La recaudación tributaria de la Argentina se compuso en 2007 de un 31,4% de IVA, 21,4% de Ganancias, 12,7% de cargas previsionales y 10,2% de derechos de exportación o retenciones, entre los principales rubros. En el caso de Brasil, la recaudación se integró con un 35,7% por diferentes contribuciones, 27,4% del impuesto a la Renta y 26,2% de recursos previsionales.
No, no hay ninguna omisión. El rubro "retenciones" no figura en la amplísima lista de impuestos y contribuciones de la Receita Federal (la AFIP brasileña) y no porque la estructura impositiva del país vecino sea un dechado de virtudes. Para un brasileño las retenciones son las deducciones que se realizan sobre las liquidaciones en las declaraciones de impuestos. A Lula, que de socialismo y distribución del ingreso algo sabe, no se le cruza por la cabeza que las exportaciones puedan ser gravadas.
Ni tampoco que esas retenciones que se aplican en la Argentina sean una herramienta eficaz para combatir la inflación: desde su reimplantación en 2002 y hasta 2007, el índice de precios al consumidor en nuestro país fue del 107,4%, más que el doble que el 50,7% acumulado en Brasil en el mismo lapso.
La fuerza de los hechos obligó al Gobierno a reconocerlo, pero una contradicción lleva a la otra: se aseguró que eso se debe a que Brasil no tiene una política de dólar alto y que los productores de soja de ese país tienen un 15% menos de rentabilidad que los argentinos.
Los que acusan a los piqueteros del agro de oligarcas pueden tomarse el trabajo de averiguar de qué lado están esos productores.
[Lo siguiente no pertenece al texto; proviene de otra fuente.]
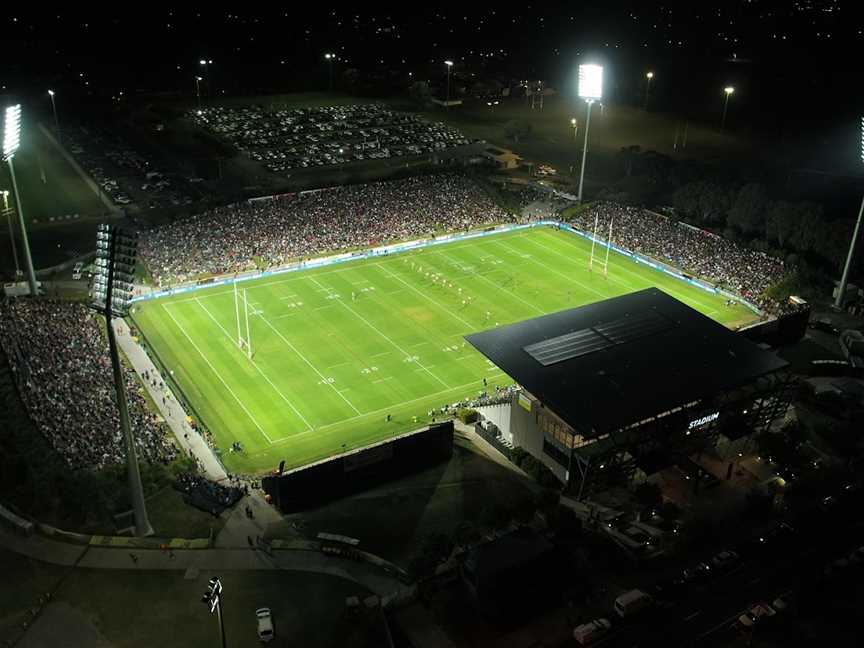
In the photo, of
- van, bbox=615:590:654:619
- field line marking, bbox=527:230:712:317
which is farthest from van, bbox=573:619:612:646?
field line marking, bbox=527:230:712:317

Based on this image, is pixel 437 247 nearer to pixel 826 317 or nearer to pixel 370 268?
pixel 370 268

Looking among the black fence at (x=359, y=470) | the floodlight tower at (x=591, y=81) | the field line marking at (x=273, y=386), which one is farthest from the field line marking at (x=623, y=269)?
the field line marking at (x=273, y=386)

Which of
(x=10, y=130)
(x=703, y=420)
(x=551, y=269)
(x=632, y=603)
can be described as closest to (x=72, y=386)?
(x=10, y=130)

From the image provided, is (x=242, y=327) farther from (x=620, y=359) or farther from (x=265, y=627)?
(x=265, y=627)

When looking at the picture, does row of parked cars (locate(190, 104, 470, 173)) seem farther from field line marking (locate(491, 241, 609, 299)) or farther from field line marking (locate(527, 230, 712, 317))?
field line marking (locate(527, 230, 712, 317))

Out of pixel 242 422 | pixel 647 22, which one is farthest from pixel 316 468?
pixel 647 22

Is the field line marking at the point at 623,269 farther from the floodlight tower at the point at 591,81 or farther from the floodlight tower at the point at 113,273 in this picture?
the floodlight tower at the point at 113,273
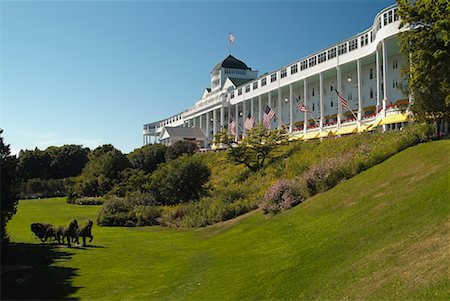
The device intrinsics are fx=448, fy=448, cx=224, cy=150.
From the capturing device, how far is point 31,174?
93.4 metres

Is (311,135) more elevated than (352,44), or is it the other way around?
(352,44)

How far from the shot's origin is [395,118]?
126ft

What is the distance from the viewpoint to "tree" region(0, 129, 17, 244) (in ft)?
70.7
Descubrirán que muchos de ellos ni siquiera saben dónde está la Sociedad Rural. Otras muestra de la confusión quedó de manifiesto en la acusación basada en que el 80% de las tierras está en manos extranjeras. Pero las contradicciones no terminan ahí: los partidarios del dólar competitivo, al punto de sostenerlo artificialmente alto cuando baja en todo el planeta, no pueden explicar cómo Brasil, con el dólar nominalmente más bajo que hace nueve años, no para de exportar.
Desde que la Argentina recurrió a la devaluación y las retenciones en 2002, sus exportaciones aumentaron el 110,9%, menos de la mitad del incremento de la cotización del dólar. En Brasil, a pesar de que el real continúa apreciándose, las ventas al exterior crecieron el 175,9%. Por si no bastara esa comparación para demostrar que el "boom exportador argentino" es una falacia, podría agregarse que en el mismo lapso las exportaciones mundiales subieron un 125,2%.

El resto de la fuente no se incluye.